The treaty gives the predominantly Muslim Volga-region republic a degree of economic and political autonomy no other region enjoys.
After a heated debate, 306 lawmakers in the State Duma voted for the document, 110 voted against, and one abstained.
"There were almost no arguments from those who opposed the ratification of the treaty," Duma Deputy from Tatarstan Ildar Gilmutdinov told RFE/RL. "They couldn't justify why we shouldn't approve the treaty -- we didn't hear any of that. With the supporters, it was just the opposite.

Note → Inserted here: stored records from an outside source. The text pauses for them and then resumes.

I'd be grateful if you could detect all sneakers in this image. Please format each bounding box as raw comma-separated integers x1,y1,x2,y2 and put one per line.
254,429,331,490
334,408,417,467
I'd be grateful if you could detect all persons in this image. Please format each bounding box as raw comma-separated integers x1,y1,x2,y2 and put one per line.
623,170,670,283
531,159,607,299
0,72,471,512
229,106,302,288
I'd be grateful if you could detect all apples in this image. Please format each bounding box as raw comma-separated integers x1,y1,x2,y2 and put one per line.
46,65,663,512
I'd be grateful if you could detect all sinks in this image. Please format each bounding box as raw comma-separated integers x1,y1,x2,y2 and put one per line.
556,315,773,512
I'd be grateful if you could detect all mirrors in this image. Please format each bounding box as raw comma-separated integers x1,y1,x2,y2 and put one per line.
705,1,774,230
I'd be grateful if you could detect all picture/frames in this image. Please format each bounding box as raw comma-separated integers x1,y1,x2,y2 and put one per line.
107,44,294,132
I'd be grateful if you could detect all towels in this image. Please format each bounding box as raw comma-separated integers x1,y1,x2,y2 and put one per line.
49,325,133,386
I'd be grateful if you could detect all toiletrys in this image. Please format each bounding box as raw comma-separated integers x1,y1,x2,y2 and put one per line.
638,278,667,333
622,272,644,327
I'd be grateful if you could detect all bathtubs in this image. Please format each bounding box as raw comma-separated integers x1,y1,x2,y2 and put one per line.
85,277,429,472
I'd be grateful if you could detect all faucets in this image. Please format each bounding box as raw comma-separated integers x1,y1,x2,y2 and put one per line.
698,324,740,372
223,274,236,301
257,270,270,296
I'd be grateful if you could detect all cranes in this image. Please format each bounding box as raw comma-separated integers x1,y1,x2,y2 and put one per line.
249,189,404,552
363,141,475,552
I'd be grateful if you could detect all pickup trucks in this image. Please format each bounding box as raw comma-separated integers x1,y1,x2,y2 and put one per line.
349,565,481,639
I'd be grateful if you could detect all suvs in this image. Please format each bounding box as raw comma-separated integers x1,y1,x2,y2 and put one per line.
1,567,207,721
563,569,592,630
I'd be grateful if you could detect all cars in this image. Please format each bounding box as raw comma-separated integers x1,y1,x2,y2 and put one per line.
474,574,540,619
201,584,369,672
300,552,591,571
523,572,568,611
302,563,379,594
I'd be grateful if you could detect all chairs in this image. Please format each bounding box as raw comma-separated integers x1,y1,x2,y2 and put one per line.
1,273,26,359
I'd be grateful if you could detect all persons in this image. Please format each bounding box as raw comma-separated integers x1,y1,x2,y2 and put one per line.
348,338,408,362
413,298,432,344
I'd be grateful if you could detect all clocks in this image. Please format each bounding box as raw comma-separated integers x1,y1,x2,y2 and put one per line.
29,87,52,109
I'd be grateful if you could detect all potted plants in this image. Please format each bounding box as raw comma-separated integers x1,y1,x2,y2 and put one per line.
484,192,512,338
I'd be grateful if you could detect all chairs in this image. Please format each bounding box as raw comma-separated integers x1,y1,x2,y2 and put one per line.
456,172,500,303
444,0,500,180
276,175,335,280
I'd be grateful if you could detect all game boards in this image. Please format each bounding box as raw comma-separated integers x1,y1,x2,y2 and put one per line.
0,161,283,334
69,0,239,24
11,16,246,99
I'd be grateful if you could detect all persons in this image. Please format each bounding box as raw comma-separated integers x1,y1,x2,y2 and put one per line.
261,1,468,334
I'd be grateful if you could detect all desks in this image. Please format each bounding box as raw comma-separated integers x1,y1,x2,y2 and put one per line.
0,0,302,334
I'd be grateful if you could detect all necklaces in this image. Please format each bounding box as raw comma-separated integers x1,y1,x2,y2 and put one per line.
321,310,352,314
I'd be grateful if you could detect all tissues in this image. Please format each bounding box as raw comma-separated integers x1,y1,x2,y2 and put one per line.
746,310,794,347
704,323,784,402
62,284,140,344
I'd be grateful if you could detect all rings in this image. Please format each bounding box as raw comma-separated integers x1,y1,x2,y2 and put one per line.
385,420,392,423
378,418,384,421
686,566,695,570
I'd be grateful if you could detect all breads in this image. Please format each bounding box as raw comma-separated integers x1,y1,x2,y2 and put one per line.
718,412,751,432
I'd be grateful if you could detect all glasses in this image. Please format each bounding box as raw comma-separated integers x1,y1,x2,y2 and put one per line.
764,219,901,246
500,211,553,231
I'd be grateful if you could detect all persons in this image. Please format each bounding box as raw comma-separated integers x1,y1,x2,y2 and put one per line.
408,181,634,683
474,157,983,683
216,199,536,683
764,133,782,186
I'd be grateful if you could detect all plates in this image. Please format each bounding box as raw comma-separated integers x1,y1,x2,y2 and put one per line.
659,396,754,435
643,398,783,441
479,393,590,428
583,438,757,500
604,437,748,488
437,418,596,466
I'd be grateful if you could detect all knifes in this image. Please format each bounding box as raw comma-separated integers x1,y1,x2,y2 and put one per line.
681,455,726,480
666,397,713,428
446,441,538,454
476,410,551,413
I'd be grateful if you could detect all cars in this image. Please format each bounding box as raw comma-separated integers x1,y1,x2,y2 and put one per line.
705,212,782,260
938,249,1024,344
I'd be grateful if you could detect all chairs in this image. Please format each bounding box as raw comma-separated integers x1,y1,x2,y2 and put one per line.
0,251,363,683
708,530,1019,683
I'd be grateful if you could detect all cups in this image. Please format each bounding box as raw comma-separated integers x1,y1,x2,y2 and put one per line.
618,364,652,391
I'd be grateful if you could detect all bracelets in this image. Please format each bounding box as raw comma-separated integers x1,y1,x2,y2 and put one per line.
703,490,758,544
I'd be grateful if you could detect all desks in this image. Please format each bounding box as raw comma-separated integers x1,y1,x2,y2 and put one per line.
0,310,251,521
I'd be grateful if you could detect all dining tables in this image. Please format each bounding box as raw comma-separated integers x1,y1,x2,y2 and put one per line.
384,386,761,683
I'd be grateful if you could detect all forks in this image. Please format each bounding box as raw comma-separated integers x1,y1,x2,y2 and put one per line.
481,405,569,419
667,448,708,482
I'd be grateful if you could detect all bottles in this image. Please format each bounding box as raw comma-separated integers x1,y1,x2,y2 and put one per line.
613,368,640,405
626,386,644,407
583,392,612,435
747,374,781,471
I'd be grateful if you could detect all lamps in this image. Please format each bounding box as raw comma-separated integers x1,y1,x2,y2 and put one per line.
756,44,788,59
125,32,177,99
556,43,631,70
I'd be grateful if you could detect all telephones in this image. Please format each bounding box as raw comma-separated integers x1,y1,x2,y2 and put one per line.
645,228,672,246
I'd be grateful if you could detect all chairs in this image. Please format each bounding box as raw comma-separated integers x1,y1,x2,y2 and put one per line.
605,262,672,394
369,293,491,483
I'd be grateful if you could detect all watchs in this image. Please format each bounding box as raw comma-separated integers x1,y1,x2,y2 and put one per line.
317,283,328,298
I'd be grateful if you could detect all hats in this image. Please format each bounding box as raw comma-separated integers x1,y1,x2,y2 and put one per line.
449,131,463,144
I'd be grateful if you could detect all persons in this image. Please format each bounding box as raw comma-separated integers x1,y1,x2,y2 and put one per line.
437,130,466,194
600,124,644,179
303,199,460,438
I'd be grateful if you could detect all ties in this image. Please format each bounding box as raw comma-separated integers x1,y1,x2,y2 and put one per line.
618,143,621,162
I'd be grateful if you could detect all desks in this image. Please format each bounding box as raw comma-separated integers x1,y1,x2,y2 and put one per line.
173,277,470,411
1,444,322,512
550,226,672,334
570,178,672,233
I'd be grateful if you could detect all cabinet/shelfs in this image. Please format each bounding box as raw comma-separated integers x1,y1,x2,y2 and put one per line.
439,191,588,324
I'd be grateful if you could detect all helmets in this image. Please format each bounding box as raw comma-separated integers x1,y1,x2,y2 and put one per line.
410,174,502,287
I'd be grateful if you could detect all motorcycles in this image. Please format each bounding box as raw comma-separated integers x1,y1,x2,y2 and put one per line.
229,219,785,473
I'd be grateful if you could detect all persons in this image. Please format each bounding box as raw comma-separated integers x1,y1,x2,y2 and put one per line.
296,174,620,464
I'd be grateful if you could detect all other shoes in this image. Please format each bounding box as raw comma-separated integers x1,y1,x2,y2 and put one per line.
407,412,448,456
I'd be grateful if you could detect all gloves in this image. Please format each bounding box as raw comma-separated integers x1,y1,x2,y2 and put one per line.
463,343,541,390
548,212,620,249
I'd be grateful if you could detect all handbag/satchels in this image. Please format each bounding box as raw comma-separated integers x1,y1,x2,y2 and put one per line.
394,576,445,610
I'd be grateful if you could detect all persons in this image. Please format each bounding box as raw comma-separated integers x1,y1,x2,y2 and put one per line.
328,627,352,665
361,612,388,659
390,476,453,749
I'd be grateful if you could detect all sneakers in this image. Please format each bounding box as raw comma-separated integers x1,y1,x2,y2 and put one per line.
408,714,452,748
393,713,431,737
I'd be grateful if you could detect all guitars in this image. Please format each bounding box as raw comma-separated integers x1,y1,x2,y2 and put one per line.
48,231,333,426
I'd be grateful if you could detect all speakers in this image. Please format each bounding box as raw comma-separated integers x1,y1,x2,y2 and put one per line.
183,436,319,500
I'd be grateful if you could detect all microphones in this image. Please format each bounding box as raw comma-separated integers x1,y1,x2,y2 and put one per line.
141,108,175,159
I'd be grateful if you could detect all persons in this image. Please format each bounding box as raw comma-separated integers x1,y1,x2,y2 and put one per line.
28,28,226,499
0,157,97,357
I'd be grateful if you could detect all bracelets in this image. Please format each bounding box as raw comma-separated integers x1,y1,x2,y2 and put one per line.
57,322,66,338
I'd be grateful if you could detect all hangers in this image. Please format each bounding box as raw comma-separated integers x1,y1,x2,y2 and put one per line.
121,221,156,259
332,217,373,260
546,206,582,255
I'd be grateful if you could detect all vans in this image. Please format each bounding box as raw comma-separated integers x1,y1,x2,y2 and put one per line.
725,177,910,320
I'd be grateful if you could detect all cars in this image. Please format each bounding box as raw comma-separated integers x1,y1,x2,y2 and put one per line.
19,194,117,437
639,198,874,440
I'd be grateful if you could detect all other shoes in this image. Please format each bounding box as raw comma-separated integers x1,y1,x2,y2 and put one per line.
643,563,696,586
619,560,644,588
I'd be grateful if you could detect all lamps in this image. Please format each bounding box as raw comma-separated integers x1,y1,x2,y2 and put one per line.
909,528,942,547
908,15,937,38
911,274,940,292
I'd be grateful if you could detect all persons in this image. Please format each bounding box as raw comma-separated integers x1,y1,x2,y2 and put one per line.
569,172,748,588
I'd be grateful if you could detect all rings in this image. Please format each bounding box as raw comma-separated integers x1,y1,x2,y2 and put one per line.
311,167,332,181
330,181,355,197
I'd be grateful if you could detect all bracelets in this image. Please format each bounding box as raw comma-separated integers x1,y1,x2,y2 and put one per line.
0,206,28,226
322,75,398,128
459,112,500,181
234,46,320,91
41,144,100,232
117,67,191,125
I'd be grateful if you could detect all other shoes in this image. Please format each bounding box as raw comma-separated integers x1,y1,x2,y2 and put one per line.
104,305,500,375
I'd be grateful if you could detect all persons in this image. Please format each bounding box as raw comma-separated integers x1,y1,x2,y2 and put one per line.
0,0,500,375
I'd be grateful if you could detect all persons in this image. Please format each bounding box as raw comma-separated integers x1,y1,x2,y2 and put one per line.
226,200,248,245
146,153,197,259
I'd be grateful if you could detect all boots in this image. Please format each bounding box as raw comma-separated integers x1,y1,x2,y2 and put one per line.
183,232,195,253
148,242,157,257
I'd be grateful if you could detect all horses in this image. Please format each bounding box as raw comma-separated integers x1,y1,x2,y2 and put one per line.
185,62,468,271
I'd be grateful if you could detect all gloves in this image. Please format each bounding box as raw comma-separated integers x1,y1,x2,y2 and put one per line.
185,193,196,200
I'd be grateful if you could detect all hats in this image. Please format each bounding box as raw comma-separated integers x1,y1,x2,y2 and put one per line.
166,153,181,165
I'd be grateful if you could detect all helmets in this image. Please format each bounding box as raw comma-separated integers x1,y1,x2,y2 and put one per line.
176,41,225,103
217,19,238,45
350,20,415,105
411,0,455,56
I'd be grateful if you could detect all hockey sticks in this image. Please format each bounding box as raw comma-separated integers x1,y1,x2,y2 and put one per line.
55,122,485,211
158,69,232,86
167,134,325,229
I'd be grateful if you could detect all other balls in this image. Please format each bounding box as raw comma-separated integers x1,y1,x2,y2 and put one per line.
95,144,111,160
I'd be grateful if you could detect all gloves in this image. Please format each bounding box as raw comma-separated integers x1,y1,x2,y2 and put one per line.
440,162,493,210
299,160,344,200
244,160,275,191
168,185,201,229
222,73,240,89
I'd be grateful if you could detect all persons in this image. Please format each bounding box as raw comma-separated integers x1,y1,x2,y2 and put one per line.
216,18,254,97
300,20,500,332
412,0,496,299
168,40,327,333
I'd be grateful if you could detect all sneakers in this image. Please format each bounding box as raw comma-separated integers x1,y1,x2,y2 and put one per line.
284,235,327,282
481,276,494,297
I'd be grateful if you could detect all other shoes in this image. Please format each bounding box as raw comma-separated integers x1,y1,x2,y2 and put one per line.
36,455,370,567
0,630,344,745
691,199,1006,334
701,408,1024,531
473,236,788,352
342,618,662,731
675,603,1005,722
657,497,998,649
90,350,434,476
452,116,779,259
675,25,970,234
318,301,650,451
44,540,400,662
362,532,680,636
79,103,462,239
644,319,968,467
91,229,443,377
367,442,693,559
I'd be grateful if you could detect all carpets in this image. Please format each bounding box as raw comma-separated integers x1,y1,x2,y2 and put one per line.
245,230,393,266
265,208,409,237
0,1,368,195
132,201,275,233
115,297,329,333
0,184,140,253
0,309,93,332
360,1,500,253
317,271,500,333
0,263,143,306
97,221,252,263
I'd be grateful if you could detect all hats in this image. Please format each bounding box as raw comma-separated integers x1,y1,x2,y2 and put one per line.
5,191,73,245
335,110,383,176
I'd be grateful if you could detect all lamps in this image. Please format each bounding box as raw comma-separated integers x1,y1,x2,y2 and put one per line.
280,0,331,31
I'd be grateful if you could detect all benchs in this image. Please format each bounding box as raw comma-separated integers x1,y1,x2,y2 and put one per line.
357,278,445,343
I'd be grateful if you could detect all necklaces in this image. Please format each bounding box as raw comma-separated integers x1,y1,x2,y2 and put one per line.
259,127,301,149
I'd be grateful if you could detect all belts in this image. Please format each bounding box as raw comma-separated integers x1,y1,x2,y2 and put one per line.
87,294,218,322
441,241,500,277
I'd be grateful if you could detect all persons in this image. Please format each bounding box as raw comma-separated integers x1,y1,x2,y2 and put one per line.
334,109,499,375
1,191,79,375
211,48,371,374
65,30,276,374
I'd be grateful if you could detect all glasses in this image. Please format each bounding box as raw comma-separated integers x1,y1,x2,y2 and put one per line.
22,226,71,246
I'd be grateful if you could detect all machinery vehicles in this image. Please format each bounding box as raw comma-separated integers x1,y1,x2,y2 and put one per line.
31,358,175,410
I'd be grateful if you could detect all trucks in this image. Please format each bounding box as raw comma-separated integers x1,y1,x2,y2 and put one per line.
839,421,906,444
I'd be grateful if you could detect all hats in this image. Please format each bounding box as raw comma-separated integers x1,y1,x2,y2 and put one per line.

We could show that it was possible to grant special status based on Russian law itself, as we've done in the past for Magadan or Kaliningrad or Altai Krai. So today, more than 300 deputies voted to support the treaty with Tatarstan."
Deputy Duma speaker Oleg Morozov told RFE/RL that there will be similar agreements with other federation subjects in the future, most likely including Bashkortostan and Chechnya.
"I don't foresee a large number of agreements," Morozov said. "The count will be in the single digits."
The agreement, which Tatarstan ratified in 2005, was submitted to the Duma by President Vladimir Putin. It now heads to the Federation Council for a vote.
(with material from Interfax, ITAR-TASS)
Russia's Changing Face
THE COMING MUSLIM MAJORITY: On February 28, Russia expert PAUL GOBLE, vice dean of social sciences and humanities at Concordia-Audentes University in Tallinn, Estonia, gave a briefing at RFE/RL's Washington office. Goble said ethographers predict Russia will have a Muslim majority "within our lifetime." Since 1989, Russia's Muslim population has increased by 40 percent, Goble said, rising to some 25 million self-declared Muslims. He said 2.5 million to 3.5 million Muslims now live in Moscow, gving Moscow the largest Muslim population of any city in Europe. Russia today has more than 8,000 mosques, up from just 300 in 1991. By 2010, experts predict, some 40 percent of Russian military conscripts will be Muslims.
Goble noted that these changes have been accompanied by a "rising tide" of anti-Muslim prejudice. Public-opinion surveys reveal that up to "70 percent of ethnic Russians" express sympathy with xenophobic slogans. Goble warned that heavy-handed state efforts to "contain Islam" could backfire and cause groups to move underground, "radicalizing people who are not yet radicalized."